Concave downward function
A model of the diminishing returns of advertising expenditures on sales.
Marginal analysis
A model that shows when additional expenditures on advertising and promotions have an adverse effect on profits.
Carryover effects
When products are only purchasees when needed, promotions for those products must be desinged to generate a situation in which the consumer has been exposed to the company's message for so long that when the time comes to buy, the consumer remembers the key company.
Wear-out effects
Declines in advertising effectiveness that occur when ad or marketing communication becomes "old" or "boring"
Decay efects
Declines in advertising effectiveness that occur when advertising stops and consumers begin to forget abou the company.
Percentage of sales method
A form of communications budgeting in which budgeting is based on sales from the previous year or anticipated sales for the coming year.

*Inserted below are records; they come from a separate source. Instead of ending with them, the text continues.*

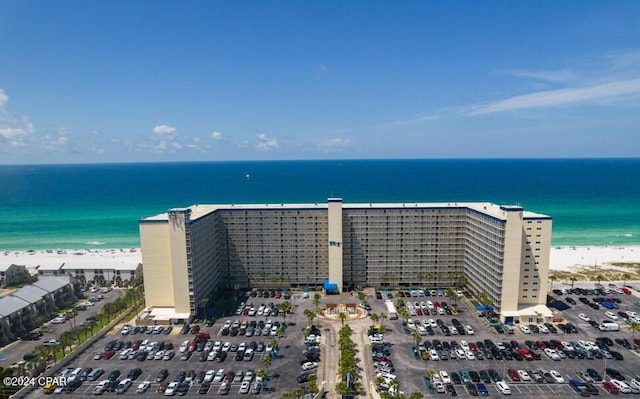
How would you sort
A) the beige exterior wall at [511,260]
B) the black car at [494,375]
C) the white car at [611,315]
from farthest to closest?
the white car at [611,315], the beige exterior wall at [511,260], the black car at [494,375]

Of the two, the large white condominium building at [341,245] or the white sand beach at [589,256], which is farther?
the white sand beach at [589,256]

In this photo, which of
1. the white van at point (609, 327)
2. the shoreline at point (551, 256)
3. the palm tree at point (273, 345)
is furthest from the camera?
the shoreline at point (551, 256)

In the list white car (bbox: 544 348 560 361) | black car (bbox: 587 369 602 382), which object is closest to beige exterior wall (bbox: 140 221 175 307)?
white car (bbox: 544 348 560 361)

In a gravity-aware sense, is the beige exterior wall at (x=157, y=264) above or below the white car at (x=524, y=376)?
above

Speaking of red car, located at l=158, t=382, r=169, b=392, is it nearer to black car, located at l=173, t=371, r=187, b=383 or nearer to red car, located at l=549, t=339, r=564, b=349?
black car, located at l=173, t=371, r=187, b=383

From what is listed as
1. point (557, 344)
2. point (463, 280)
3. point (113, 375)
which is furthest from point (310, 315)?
point (557, 344)

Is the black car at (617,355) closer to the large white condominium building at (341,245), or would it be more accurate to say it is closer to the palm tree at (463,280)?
the large white condominium building at (341,245)

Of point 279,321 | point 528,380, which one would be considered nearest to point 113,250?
point 279,321

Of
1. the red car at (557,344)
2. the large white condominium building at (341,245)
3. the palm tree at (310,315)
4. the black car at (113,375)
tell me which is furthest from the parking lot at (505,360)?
the black car at (113,375)
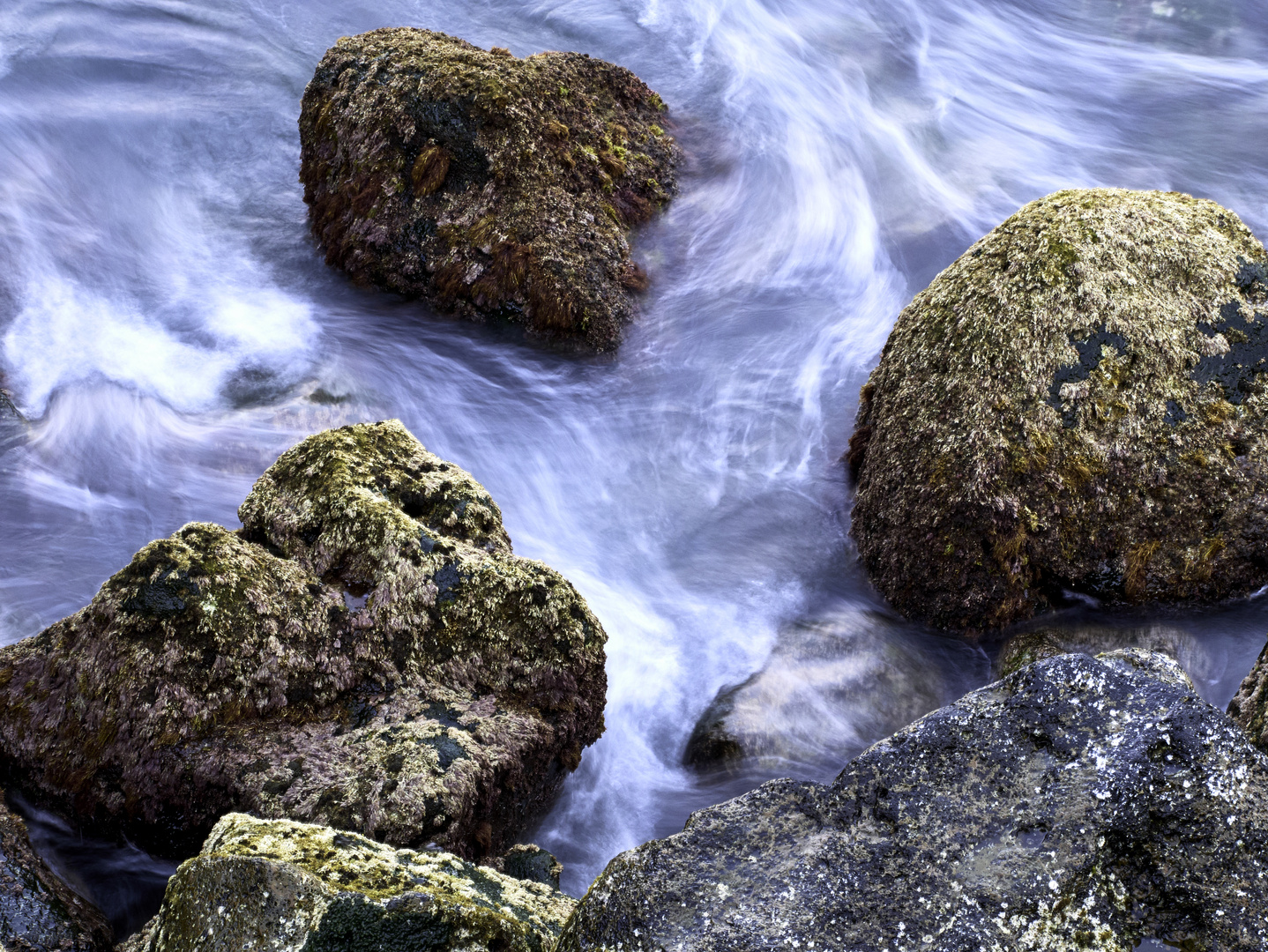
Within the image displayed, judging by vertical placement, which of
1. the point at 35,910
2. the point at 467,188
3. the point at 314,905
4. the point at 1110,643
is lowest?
the point at 35,910

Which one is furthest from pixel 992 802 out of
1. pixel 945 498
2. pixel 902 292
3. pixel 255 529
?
pixel 902 292

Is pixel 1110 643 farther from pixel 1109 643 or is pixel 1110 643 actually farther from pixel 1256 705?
pixel 1256 705

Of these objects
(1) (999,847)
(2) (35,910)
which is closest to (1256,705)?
(1) (999,847)

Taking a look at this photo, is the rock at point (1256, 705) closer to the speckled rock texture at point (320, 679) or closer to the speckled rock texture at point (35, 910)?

Meet-the-competition method
A method of comunications budgeting in which the primary rationale is to prevent the loss of market share, which occurs in highly competitive markets where rivalries between competitors are intense.

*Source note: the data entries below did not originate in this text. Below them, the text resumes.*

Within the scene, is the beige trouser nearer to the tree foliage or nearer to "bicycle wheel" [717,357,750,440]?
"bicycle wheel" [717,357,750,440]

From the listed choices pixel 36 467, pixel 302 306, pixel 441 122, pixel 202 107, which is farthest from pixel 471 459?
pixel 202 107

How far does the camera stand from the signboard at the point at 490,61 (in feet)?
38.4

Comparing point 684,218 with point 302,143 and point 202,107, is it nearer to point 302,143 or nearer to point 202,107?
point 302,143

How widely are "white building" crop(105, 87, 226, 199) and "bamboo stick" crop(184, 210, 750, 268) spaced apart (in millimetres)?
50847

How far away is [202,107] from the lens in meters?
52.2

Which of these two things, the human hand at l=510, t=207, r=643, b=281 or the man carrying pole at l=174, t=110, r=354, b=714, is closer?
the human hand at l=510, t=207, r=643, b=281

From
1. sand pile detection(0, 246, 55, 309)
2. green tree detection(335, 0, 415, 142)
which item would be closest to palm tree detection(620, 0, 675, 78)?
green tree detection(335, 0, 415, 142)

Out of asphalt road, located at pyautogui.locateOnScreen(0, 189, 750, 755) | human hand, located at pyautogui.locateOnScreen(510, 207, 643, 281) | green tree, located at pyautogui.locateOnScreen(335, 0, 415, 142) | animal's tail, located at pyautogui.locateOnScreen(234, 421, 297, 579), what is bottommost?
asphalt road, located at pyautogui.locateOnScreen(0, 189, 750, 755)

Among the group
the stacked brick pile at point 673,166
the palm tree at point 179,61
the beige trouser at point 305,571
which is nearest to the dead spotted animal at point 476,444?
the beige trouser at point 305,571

"What we can afford" method
A method of communications budgeting in which the marketing budget is set after all of the company's other budgets have been determined and communications monies are allocated based on what the firm feels it can afford to spend.
Objective and task method
A form of communications budgeting in which management first lists all of the objectives it wants to accomplish during the year and then budgets to meet those objectives.
Payout planning
A budgeting method that establishes a ratio of advertising to sales or market share.
Strategies
Sweeping guidelines concerning the essence of the company's marketing efforts.
Tactics
The activities companies do to support overall promotional strategies.
Market segmentation
The identification of specific purchasing groups based on their needs, attitudes, and interests.
Market segment
A set of businesses or group of individual consumers with distinct characteristics.
Demographics
The study of population characteristics.
Psychographics
The study of patterns of responses that reveal a person's activities, interests, and opinions (AIO).
Cultural assimilator
A person who is familiar with the local language and culture of a given country who can help marketing efforts in that particular country.